** ZITIERTER TEXT **
◆ ◆ ◆ ◆
I.6. Mit dem nunmehr in Beschwerde gezogenen und im Spruch bezeichneten Bescheid erkannte das BFA den dem BF mit Bescheid vom 07.11.2011 XXXX , zuerkannten Status des Asylberechtigten gemäß § 7 Abs. 1 Z 2 AsylG 2005 ab, stellte gemäß § 7 Abs. 4 AsylG 2005 fest, dass dem BF die Flüchtlingseigenschaft nicht mehr zukomme (Spruchpunkt I.), erkannte ihm den Status des subsidiär Schutzberechtigten gemäß § 8 Abs. 1 Z 2 AsylG 2005 nicht zu (Spruchpunkt II.), erteilte ihm einen Aufenthaltstitel aus berücksichtigungswürdigen Gründen gemäß § 57 AsylG 2005 nicht, erließ gemäß § 10 Abs. 1 Z 4 AsylG 2005 iVm § 9 BFA-VG gegen den BF eine Rückkehrentscheidung gemäß § 52 Abs. 2 Z 3 FPG, stellte gemäß § 52 Abs. 9 FPG fest, dass seine Abschiebung nach Bangladesch gemäß § 46 FPG zulässig sei (Spruchpunkt III.) und setzte die Frist für die freiwillige Ausreise gemäß § 55 Abs. 1?3 FPG mit 14 Tagen ab Rechtskraft der Rückkehrentscheidung fest.
Begründend führte das BFA aus, im Falle des BF sei § 7 Abs. 1 Z 2 AsylG 2005 erfüllt, weil keine asylrelevanten Fluchtgründe mehr bestünden. Unter Berücksichtigung der individuellen (persönlichen) Umstände des BF sei nicht davon auszugehen, dass der BF im Falle einer Rückkehr in sein Heimatland in eine ausweglose Situation gerate, weswegen auch keine Anhaltspunkte für die Gewährung subsidiären Schutzes vorliegen würden. Ebenso wenig lägen Anhaltspunkte für die Erteilung einer „Aufenthaltsberechtigung besonderer Schutz“ vor und zudem würden die öffentlichen Interessen an einem geordneten Vollzug des Fremdenwesens gegenüber den privaten Interessen des BF an einem Verbleib im Bundesgebiet überwiegen, weswegen eine Rückkehrentscheidung zu erlassen sei. Die Abschiebung des BF sei als zulässig zu bewerten.
◆ ◆ ◆ ◆
** DATENSATZ **
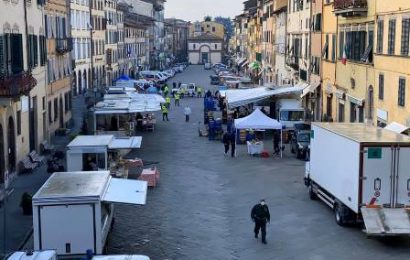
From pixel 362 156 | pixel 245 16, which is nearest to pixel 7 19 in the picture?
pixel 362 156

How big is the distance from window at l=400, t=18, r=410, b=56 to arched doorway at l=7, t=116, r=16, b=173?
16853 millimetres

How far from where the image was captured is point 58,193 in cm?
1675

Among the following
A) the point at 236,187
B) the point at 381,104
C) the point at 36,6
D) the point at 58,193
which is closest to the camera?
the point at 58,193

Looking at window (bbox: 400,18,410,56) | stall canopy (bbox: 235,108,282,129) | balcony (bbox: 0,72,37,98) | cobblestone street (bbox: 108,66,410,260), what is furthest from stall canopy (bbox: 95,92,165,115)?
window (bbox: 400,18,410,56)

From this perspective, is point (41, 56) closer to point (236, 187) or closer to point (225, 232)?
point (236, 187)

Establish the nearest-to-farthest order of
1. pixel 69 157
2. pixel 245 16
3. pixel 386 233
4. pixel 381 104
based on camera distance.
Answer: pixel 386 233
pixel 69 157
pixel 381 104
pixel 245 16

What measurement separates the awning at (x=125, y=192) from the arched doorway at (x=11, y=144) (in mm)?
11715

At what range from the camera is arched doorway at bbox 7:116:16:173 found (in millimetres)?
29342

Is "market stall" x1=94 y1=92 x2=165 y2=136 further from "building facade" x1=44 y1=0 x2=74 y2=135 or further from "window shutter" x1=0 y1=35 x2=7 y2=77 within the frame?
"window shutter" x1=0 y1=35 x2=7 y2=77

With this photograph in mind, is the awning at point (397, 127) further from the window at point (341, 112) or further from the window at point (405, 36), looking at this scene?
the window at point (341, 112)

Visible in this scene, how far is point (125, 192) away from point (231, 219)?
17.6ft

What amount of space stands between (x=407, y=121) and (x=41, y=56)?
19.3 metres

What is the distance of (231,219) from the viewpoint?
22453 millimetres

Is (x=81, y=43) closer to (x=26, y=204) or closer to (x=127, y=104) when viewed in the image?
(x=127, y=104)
◆ ◆ ◆ ◆
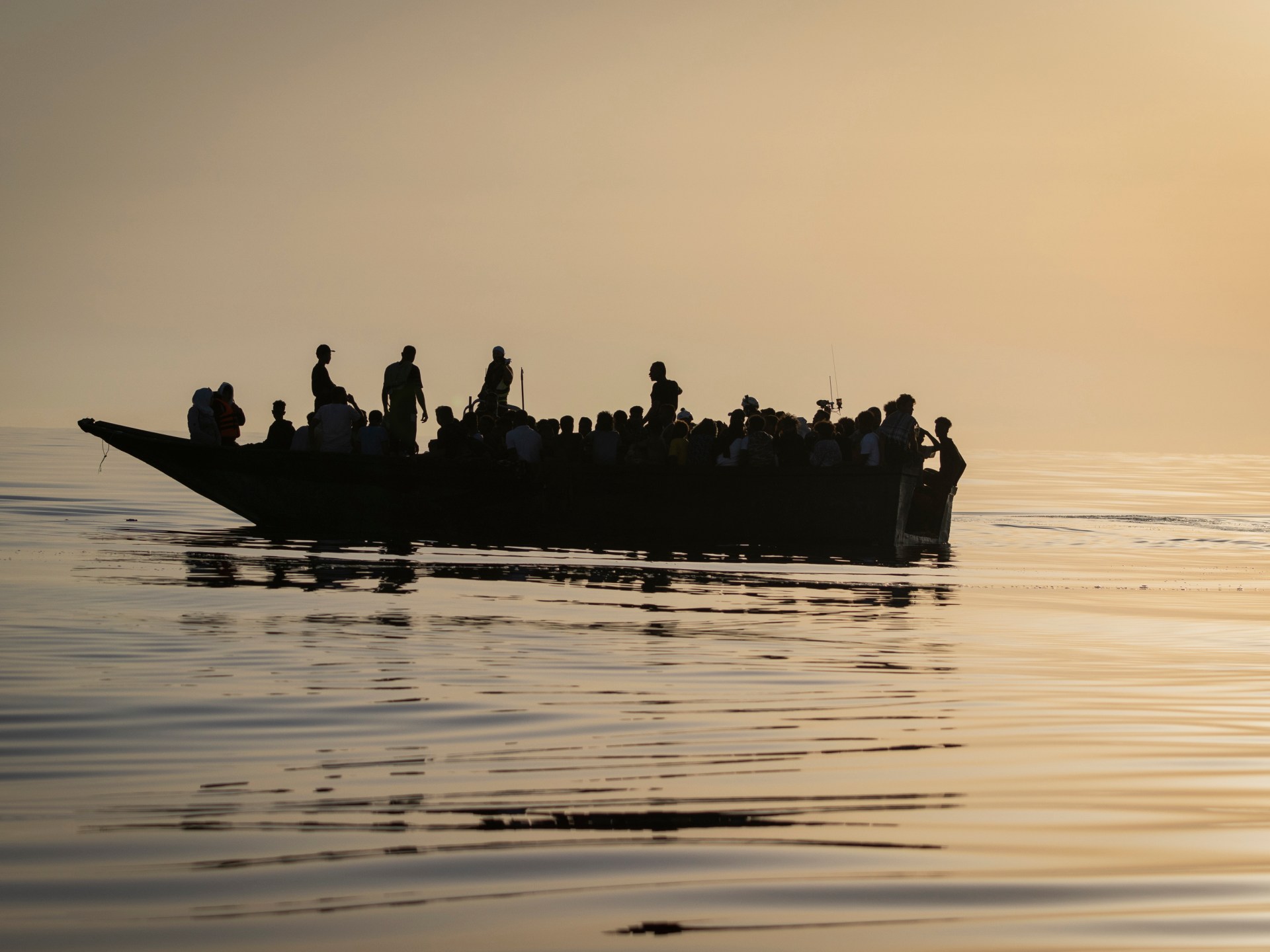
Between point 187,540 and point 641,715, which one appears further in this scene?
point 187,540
◆ ◆ ◆ ◆
** AUFGABEN **
(A) Wie lauten die Einträge von der Zeile mit „From pixel 362“ bis hinunter zur Zeile mit „16853 millimetres“, wenn Sie darin „distance“ zu „gap“ ändern und alles Übrige unverändert lassen?
(B) Können Sie den Text zum Bescheid des BFA im Anschluss an seinen letzten Satz fortführen?

** ERGEBNISSE JE AUFGABE **
(A)
From pixel 362 156 | pixel 245 16, which is nearest to pixel 7 19 in the picture?
pixel 362 156

How big is the gap from window at l=400, t=18, r=410, b=56 to arched doorway at l=7, t=116, r=16, b=173?
16853 millimetres

(B)
I.7. Mit Schriftsatz vom 01.09.2017 erhob der BF durch XXXX gegenständliche Beschwerde an das Bundesverwaltungsgericht. Darin führt er im Wesentlichen aus, das BFA sei mit seiner Rechtsansicht nicht im Recht. Es habe den Sachverhalt nicht umfassend ermittelt und zudem falsch beurteilt. Der BF sei homosexuell gewesen, was in Bangladesch strafbar sei. Es sei zu keiner Verjährung gekommen. Daher hätte das BFA die Flüchtlingseigenschaft nicht aberkennen dürfen. Wenn das BFA die Ansicht vertrete, der BF sei nie homosexuell gewesen, hätte es die Wiederaufnahme des Verfahrens anstreben müssen. Auch das wäre jedoch nicht zulässig. Dem BF hätte zumindest ein Aufenthaltstitel aus berücksichtigungswürdigen Gründen erteilt werden müssen, weil er seit über sieben Jahren im Bundesgebiet sei und sozial und kulturell integriert sei. Er sei auch der deutschen Sprache hinreichend mächtig und verwaltungsstrafrechtlich und strafgerichtlich unbescholten.
In der Beschwerde werden die Anträge gestellt, den Bescheid zur Gänze zu beheben, in eventu, dem BF den Status des subsidiär Schutzberechtigten zuzuerkennen, in eventu, dem BF einen Aufenthaltstitel aus berücksichtigungswürdigen Gründen zu erteilen, in eventu, den Bescheid zu beheben und zur Verfahrensergänzung an die erste Instanz zurückzuverweisen, sowie, eine mündliche Verhandlung anzuberaumen.
I.8. Festgestellt wird, dass der BF in Österreich strafrechtlich unbescholten ist und er im Zeitpunkt der Bescheiderlassung seinen Hauptwohnsitz in Bundesgebiet hatte.
II. Das Bundesverwaltungsgericht hat zur vorliegenden Beschwerde wie folgt erwogen:
II.1. Beweiswürdigung:
Die Ausführungen oben zum Verfahrensgang und den Feststellungen ergeben sich aus dem unzweifelhaften und unbestrittenen Akteninhalt des vorgelegten Verwaltungsaktes des BFA und des vorliegenden Gerichtsaktes des Bundesverwaltungsgerichts.
Die Feststellungen zur strafgerichtlichen Unbescholtenheit des Beschwerdeführers in Österreich stützen sich auf einen aktuellen Strafregisterauszug.
Die Feststellungen zum Familien- und Privatleben einschließlich allfälliger Aspekte einer Integration in Österreich ergeben sich aus den Angaben des Beschwerdeführers.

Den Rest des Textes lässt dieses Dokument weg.